Saved entries:
= = =

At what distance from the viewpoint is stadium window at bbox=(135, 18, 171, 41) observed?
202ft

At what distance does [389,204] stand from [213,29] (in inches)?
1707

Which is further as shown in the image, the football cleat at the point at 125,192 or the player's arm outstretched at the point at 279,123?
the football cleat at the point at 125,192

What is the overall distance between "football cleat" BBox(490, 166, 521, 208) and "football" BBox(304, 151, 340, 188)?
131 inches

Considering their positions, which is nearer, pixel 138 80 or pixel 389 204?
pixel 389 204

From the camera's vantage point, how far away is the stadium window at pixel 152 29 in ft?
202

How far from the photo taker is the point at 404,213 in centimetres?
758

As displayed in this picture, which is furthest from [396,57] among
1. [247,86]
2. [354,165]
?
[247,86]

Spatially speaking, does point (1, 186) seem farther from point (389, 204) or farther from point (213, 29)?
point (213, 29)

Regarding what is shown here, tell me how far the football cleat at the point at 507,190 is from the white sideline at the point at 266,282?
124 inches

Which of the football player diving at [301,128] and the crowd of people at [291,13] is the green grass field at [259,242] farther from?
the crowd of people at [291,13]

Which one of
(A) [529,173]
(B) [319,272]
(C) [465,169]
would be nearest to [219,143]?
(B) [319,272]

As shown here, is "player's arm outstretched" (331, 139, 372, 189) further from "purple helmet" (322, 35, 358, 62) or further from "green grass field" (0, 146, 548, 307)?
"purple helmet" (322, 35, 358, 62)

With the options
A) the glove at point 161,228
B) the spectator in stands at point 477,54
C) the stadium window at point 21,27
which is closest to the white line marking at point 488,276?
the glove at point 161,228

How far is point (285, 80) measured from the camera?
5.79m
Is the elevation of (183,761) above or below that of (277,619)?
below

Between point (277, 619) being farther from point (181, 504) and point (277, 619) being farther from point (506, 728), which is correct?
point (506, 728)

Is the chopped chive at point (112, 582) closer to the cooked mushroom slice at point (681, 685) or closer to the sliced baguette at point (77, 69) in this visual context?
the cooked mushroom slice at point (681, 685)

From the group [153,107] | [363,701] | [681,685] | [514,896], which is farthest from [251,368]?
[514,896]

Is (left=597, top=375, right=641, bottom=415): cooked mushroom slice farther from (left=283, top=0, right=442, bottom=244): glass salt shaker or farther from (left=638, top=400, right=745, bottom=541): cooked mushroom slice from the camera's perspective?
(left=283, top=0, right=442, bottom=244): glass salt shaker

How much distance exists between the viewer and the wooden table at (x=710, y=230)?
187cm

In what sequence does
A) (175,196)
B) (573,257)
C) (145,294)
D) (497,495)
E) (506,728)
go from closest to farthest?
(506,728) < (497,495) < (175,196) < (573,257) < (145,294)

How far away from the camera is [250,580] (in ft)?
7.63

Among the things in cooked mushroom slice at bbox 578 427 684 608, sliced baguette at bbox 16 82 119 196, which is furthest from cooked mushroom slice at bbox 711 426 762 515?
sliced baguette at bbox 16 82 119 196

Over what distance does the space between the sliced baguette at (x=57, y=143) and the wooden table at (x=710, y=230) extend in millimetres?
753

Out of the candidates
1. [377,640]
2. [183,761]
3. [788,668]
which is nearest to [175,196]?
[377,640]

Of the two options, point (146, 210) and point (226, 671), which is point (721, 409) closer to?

= = =

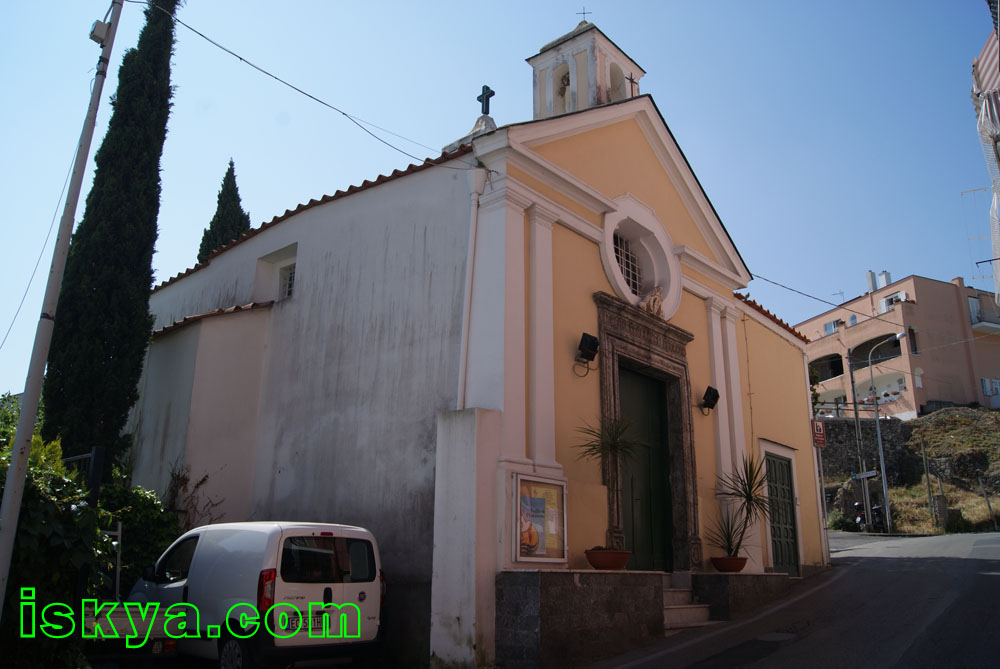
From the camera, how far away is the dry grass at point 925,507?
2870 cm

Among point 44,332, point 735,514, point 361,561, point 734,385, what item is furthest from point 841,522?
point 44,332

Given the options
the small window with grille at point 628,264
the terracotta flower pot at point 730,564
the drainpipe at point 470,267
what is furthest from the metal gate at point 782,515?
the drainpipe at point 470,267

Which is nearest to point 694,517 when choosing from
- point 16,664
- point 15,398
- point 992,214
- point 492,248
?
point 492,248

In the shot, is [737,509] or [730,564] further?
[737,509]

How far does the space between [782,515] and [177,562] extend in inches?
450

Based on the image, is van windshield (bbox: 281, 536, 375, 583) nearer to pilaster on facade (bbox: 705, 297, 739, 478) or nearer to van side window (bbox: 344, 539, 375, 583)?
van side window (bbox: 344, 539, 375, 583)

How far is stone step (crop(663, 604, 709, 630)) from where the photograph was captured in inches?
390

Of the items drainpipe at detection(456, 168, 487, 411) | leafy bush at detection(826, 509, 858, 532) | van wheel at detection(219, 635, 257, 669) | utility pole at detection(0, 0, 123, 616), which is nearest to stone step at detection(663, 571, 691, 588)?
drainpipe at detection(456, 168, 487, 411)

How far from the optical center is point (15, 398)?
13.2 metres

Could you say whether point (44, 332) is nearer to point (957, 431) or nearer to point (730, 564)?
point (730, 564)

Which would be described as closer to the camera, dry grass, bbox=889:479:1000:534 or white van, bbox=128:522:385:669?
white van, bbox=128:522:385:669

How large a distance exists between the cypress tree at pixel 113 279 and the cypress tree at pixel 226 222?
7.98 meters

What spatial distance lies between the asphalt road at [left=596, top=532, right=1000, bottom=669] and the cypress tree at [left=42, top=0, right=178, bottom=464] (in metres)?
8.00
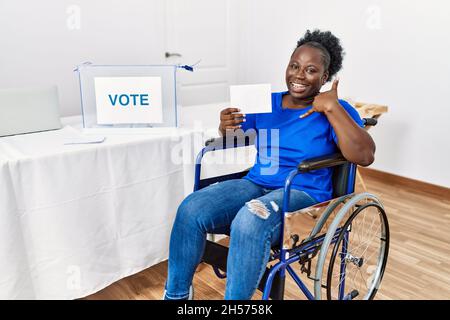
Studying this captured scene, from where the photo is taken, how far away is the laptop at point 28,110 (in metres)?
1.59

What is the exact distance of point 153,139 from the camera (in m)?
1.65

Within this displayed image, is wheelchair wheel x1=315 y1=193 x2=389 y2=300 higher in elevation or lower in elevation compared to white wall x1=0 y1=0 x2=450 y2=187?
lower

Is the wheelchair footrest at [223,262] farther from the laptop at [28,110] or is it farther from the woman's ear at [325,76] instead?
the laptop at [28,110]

= = =

◆ Directions for this task ◆
Which lines in the records above contain the word "player", with case counting? Copy out each of those lines in full.

◆ Result for this task ◆
Which is further as shown in the image, the football cleat at the point at 125,192 or the player's arm outstretched at the point at 279,123?
Which of the football player diving at [301,128] and the crowd of people at [291,13] is the green grass field at [259,242] farther from?
As shown here, is "player's arm outstretched" (331, 139, 372, 189) further from "purple helmet" (322, 35, 358, 62) or further from "green grass field" (0, 146, 548, 307)?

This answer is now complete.